The Body is “life” in its identity in the last instance, in its radical immanence, entailing expression through the both attributes equally (of extension and cogitation). The mental, achieved through the emotional, is the reflection of the fundamental, defining state of one’s existence – the one taking place on the level of the body (Spinoza E 5, 14). The body is the location par excellence of pain and vulnerability, i.e., the instance of the radical identity of life. The body is the topos of the radical (pre- or/and meta-discursive) knowledge about a possible threat to the survival of an “I.” This particular cognitive process taking place at the level of the Body in the form of an absolute state of alert is, by definition, automatically accompanied by total mobilization – again, taking place primarily through the body – toward staying-in-life, providing one’s own survival (as both body and soul).

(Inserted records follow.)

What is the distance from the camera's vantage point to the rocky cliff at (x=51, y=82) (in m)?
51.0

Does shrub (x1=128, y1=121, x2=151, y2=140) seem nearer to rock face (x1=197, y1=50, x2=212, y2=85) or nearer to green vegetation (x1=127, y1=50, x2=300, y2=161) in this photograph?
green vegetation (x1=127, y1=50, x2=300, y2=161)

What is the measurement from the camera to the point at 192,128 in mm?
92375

That instance of pre-discursiveness which is the Pain, i.e., vulnerability, participates in a formative way in the per definitionem discursive phenomenon of recognition (of the “human”). In fact, it is the condition of that “discursive category” called humanity.  The thesis about vulnerability as the condition of the “human” implies the formative heterogeneity of humanity inasmuch as it is the experiential/evental instance of vulnerability which makes possible the discursive constitution of humanity. At the root of the “human” lies the organic instance of vulnerability and pain, at the root of the “human” we find the body that suffers. At the root of the human is that which is beyond the human – the body, the organism subjected to pain and confronting the irrevocable call for self-preservation, always already immersed in the struggle for survival.

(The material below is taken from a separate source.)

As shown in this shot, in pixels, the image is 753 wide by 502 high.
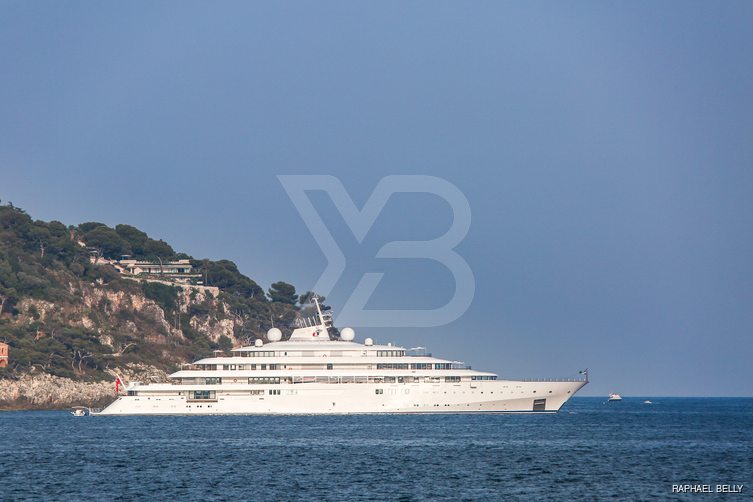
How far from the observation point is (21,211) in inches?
6417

Drawing on the Spinozian “selfish thesis” [tipot na koj referira od G. Lloyd] about any individual’s compulsion toward avoiding pain including the one experienced by the others that would make itself present cognitively, I would say that solidarity and political responsibility toward the suffering of the others originates from our ability to identify with the pain of the other body. We are able to identify with the body helplessly exposed to a possibility of affliction by pain, with body’s vulnerability. In fact, the less we can recognize the other as human, the less “human” he or she is, such as a child or an old helpless woman or man, the more we are able to revolt against the violence brought upon him or her. The less we see a Subject in control of the potentiality of a violent threat against his or her body the more we are called upon acting toward their protection: the level of vulnerability is proportional with the absence of a masterful subject of humanity.

The less discursive competence they have the more we see them as vulnerable that we are compelled to protect. The less they are what is discursively constituted as human, the more we feel called upon acting humanely. The less they are human the more they meet human solidarity. I would claim that recognition of the Other’s humanity is not only unnecessary for establishing solidarity but also redundant and even an obstacle to it. It is life to life, individualized through bodies, that establishes solidarity and not the product of an operation of recognition called – “a human.”